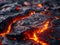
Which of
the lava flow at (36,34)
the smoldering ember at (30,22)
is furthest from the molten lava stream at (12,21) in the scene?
the lava flow at (36,34)

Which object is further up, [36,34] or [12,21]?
[12,21]

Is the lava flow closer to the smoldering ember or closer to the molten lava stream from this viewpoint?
the smoldering ember

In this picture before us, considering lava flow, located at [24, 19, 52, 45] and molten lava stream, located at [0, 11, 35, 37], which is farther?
molten lava stream, located at [0, 11, 35, 37]

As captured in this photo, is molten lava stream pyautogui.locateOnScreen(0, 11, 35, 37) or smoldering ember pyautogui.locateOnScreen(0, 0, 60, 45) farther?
molten lava stream pyautogui.locateOnScreen(0, 11, 35, 37)

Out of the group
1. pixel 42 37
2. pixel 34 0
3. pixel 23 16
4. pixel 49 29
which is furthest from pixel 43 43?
pixel 34 0

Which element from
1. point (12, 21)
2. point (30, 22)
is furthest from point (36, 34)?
point (12, 21)

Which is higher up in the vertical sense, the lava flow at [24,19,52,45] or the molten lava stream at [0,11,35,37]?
the molten lava stream at [0,11,35,37]

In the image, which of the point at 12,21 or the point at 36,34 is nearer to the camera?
the point at 36,34

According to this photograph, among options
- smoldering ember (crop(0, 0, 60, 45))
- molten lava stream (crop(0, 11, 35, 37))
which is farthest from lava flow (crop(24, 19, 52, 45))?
molten lava stream (crop(0, 11, 35, 37))

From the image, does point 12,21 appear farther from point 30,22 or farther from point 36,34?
point 36,34

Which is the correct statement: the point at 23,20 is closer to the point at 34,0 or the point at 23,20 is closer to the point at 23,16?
the point at 23,16
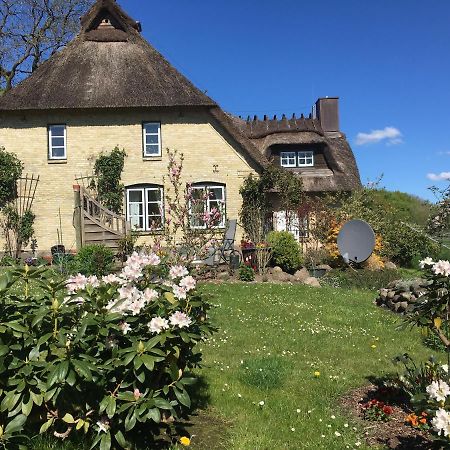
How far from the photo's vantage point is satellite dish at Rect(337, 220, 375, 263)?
14461 mm

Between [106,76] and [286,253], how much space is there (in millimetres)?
10021

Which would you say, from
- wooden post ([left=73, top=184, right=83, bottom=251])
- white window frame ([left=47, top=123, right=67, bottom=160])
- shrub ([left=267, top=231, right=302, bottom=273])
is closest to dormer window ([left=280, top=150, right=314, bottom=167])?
shrub ([left=267, top=231, right=302, bottom=273])

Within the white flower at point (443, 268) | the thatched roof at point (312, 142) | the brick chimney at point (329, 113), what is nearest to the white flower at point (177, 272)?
the white flower at point (443, 268)

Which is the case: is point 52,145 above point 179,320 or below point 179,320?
above

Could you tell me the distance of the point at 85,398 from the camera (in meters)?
3.00

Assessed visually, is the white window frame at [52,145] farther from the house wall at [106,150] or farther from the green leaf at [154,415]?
the green leaf at [154,415]

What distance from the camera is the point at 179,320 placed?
9.80ft

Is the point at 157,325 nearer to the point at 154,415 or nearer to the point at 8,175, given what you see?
the point at 154,415

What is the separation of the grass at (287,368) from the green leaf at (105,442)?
0.35 m

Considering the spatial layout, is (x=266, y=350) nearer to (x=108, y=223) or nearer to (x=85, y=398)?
(x=85, y=398)

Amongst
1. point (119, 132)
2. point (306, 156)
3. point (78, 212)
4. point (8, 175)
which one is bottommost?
point (78, 212)

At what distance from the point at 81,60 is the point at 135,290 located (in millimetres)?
17831

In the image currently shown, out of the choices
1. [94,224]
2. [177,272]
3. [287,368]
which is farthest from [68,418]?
[94,224]

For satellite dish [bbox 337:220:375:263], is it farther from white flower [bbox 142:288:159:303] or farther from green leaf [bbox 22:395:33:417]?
green leaf [bbox 22:395:33:417]
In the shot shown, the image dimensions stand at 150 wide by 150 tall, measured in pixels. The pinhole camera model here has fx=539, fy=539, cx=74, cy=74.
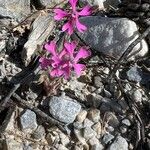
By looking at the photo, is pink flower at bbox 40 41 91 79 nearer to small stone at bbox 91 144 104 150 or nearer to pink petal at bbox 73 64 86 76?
pink petal at bbox 73 64 86 76

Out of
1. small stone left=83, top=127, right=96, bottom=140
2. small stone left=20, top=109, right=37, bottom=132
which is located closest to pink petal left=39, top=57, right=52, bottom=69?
small stone left=20, top=109, right=37, bottom=132

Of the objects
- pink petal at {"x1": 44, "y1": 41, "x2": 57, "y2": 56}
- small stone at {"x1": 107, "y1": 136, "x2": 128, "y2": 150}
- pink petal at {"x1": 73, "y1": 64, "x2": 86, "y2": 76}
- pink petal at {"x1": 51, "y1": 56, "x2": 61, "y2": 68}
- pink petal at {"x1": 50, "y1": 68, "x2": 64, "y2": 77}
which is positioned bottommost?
small stone at {"x1": 107, "y1": 136, "x2": 128, "y2": 150}

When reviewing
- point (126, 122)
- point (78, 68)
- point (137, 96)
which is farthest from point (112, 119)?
point (78, 68)

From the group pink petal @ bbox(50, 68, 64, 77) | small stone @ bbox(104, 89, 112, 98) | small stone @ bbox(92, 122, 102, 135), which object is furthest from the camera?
small stone @ bbox(104, 89, 112, 98)

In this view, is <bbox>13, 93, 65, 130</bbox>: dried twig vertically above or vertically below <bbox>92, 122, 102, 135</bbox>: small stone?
above

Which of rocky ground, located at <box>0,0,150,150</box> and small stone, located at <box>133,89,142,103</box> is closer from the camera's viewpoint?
rocky ground, located at <box>0,0,150,150</box>

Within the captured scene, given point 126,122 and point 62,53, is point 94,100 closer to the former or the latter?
point 126,122

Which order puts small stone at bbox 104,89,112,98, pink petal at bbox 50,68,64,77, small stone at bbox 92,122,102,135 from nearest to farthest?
1. pink petal at bbox 50,68,64,77
2. small stone at bbox 92,122,102,135
3. small stone at bbox 104,89,112,98
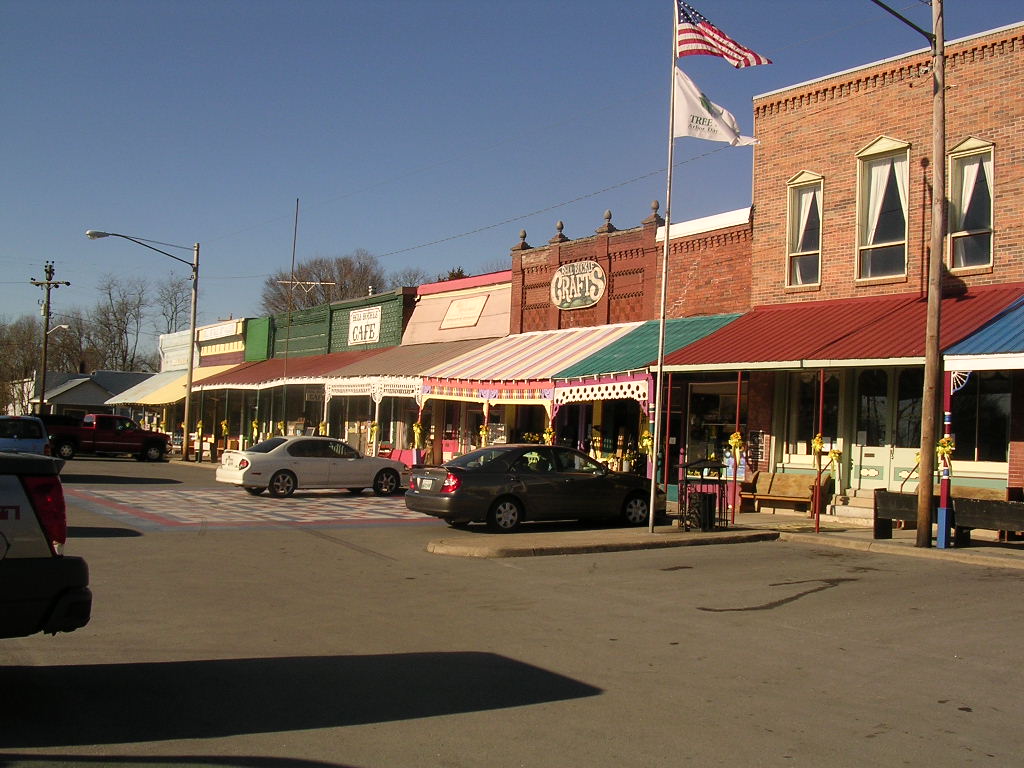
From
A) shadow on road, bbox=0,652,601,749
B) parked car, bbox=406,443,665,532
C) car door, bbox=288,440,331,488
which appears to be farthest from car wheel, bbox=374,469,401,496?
shadow on road, bbox=0,652,601,749

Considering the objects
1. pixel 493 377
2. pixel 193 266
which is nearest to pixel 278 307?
pixel 193 266

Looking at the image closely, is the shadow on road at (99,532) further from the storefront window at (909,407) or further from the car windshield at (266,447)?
the storefront window at (909,407)

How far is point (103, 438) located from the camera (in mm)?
41281

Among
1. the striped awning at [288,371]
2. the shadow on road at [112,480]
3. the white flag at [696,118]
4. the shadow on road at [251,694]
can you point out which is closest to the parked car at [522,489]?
the white flag at [696,118]

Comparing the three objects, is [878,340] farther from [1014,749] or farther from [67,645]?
[67,645]

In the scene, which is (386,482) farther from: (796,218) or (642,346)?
(796,218)

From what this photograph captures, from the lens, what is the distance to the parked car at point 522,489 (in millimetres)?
16203

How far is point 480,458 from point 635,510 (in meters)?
3.27

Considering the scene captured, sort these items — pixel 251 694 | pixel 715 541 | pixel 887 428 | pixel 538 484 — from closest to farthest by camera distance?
pixel 251 694
pixel 715 541
pixel 538 484
pixel 887 428

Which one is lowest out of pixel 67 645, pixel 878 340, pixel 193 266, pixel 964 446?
pixel 67 645

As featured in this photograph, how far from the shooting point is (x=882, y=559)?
46.8ft

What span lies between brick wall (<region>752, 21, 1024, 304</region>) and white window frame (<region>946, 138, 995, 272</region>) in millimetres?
144

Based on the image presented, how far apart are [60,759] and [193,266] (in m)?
37.2

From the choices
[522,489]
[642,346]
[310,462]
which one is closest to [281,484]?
[310,462]
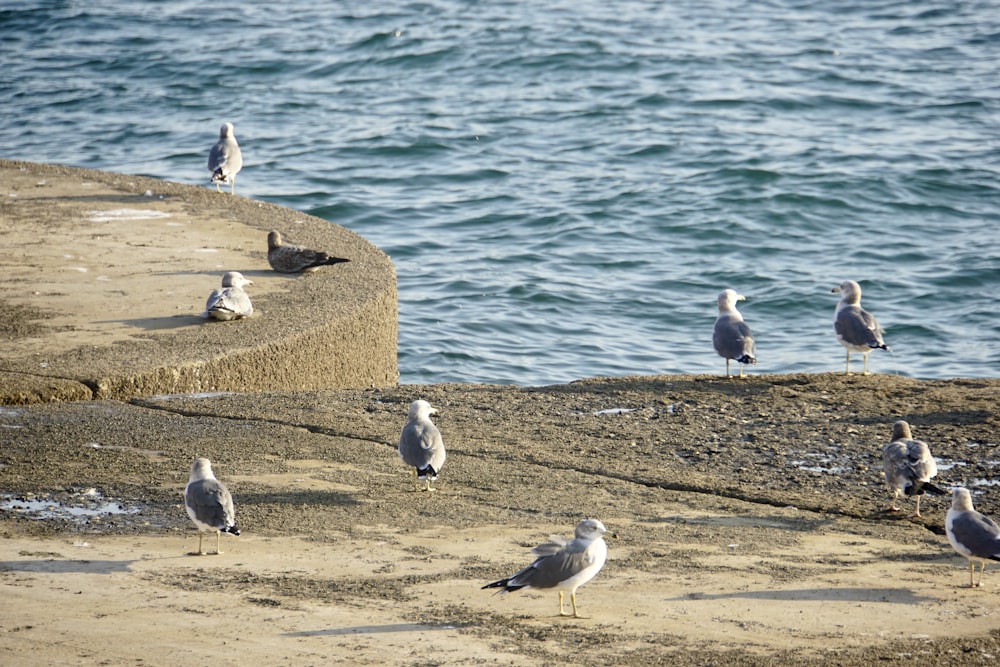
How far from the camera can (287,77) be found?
1118 inches

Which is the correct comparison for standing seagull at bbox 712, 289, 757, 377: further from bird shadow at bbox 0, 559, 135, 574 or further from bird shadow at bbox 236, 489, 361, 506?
bird shadow at bbox 0, 559, 135, 574

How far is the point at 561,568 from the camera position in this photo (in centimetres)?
550

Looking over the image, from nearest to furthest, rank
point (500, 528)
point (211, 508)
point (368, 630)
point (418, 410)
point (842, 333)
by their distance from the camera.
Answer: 1. point (368, 630)
2. point (211, 508)
3. point (500, 528)
4. point (418, 410)
5. point (842, 333)

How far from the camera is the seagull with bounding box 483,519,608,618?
5.50 meters

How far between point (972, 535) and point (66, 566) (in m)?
4.25

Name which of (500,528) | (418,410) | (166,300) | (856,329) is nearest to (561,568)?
(500,528)

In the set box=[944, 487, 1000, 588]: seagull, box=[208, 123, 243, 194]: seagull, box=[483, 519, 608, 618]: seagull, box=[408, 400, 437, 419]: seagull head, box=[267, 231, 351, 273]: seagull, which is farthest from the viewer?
box=[208, 123, 243, 194]: seagull

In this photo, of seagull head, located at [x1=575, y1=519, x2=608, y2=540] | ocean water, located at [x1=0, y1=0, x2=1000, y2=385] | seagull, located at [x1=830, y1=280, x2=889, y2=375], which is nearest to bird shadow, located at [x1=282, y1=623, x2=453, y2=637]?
seagull head, located at [x1=575, y1=519, x2=608, y2=540]

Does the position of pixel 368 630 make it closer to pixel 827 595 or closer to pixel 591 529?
pixel 591 529

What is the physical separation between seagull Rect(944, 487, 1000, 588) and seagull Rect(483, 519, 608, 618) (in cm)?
181

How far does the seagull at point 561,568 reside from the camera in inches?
216

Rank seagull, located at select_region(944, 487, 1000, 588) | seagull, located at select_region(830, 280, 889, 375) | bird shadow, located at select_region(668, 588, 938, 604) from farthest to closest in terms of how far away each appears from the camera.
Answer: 1. seagull, located at select_region(830, 280, 889, 375)
2. seagull, located at select_region(944, 487, 1000, 588)
3. bird shadow, located at select_region(668, 588, 938, 604)

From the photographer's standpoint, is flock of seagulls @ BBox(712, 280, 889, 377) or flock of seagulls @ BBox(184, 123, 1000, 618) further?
flock of seagulls @ BBox(712, 280, 889, 377)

**YOUR OBJECTIVE:**
Rewrite the records, starting at the line that contains "What is the physical" and continuing through the end of the records, with "standpoint" changed to "vantage point" and nothing else altered.

**RIGHT ANSWER:**
What is the physical separation between seagull Rect(944, 487, 1000, 588) and seagull Rect(483, 519, 608, 618) (in cm)?
181

How far does the seagull at point 561,568 reside from the camera in inches?
216

Rank seagull, located at select_region(944, 487, 1000, 588) | seagull, located at select_region(830, 280, 889, 375) | bird shadow, located at select_region(668, 588, 938, 604) from farthest to closest in terms of how far away each appears from the camera.
Answer: 1. seagull, located at select_region(830, 280, 889, 375)
2. seagull, located at select_region(944, 487, 1000, 588)
3. bird shadow, located at select_region(668, 588, 938, 604)

From the photographer's vantage point, is flock of seagulls @ BBox(712, 280, 889, 377) or flock of seagulls @ BBox(184, 123, 1000, 618) further?
flock of seagulls @ BBox(712, 280, 889, 377)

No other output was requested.